As we meet the two protagonists, they’re oh-so-close next-door neighbor kids, but from very different backgrounds. Marina is a beautiful girl from a troubled home: her mother Linda (Trudie Styler) is a heavy-drinking woman clinging to her looks and estranged from her husband Ray (Nicky Henson), a philandering pilot. Holly is a more subdued sort with solidly upper-middle-class Jewish parents, the sweet Max (Allan Corduner) and the brittle Judith (Deborah Findlay); she obviously has a crush on Marina’s older brother Nat (Oliver Milburn), a feeling that, when it’s revealed five years later, evokes Marina’s envy and simmering hostility toward her. As further slices of the relationship are provided, it becomes ever clearer that Marina compulsively sabotages Holly’s romantic attachments; she takes up with the visiting French professor (Kyle MacLachlan) that the more studious Holly is already involved with during their college years, and later weds the doctor whom Holly dates first. She also continues to subvert the possibility of Holly’s getting together with Nat, even though the attraction is obviously mutual. Nonetheless, as a brief coda shows, the friendship persists despite the rough spots.

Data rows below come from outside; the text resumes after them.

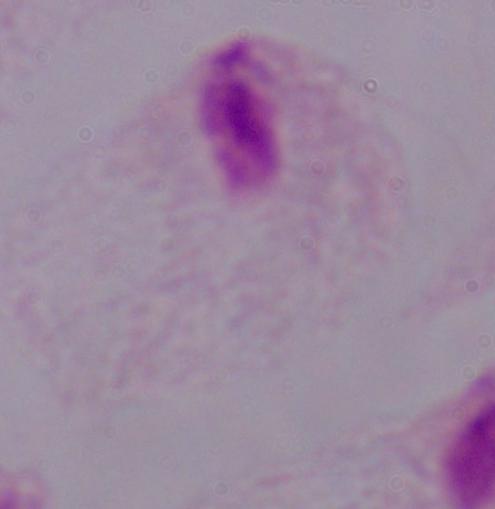
A trichomonad is seen. Photomicrograph. Captured at 1000x magnification.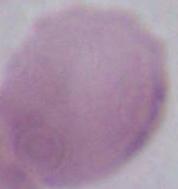 Photomicrograph. A red blood cell is seen. 1000x magnification.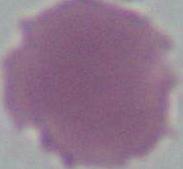
identification: erythrocyte
modality: micrograph
magnification: 1000x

Presumably “Me Without You” is intended as an ode to female camaraderie, and perhaps the distaff portion of the audience (which will undoubtedly provide the larger number of viewers) will appreciate the picture it draws. But objectively Holly and Marina are a pretty unpleasant pair, an example of twisted co-dependency that seems to bring both of them more misery than joy. They’re well portrayed, however: Williams, from “Dawson’s Creek,” proves adept in feigning a British accent and is occasionally quite moving as well, and Friel, while more shrill, captures Marina’s jealous streak convincingly. But none of the female characters–Holly, Marina, Linda, Judith, or Isabel (Marianne Denicourt), Nat’s actress wife–is pictured as especially well-grounded or rational. Curiously, it’s the males who come off best. In Milburn’s hands Nat is a likable, if sometimes confused, fellow, and Corduner (who was Sullivan in Mike Leigh’s “Topsy-Turvy”) is an oasis of stability as Holly’s dad. Even MacLachlan’s befuddled Lothario and Henson’s errant spouse are more pathetically inept than nasty.
Sandra Goldbacher’s first film was the intriguing period piece “The Governess” (1998), which featured Minnie Driver as an impoverished Jewish woman who takes a position at a remote Scottish estate and enters an unusual relationship with her employer. That picture, which, like this one, emphasized ethnic and feminist issues rather heavy-handedly, was deeply flawed, but it was still far preferable to an arch and obvious bit of soap opera twaddle like this.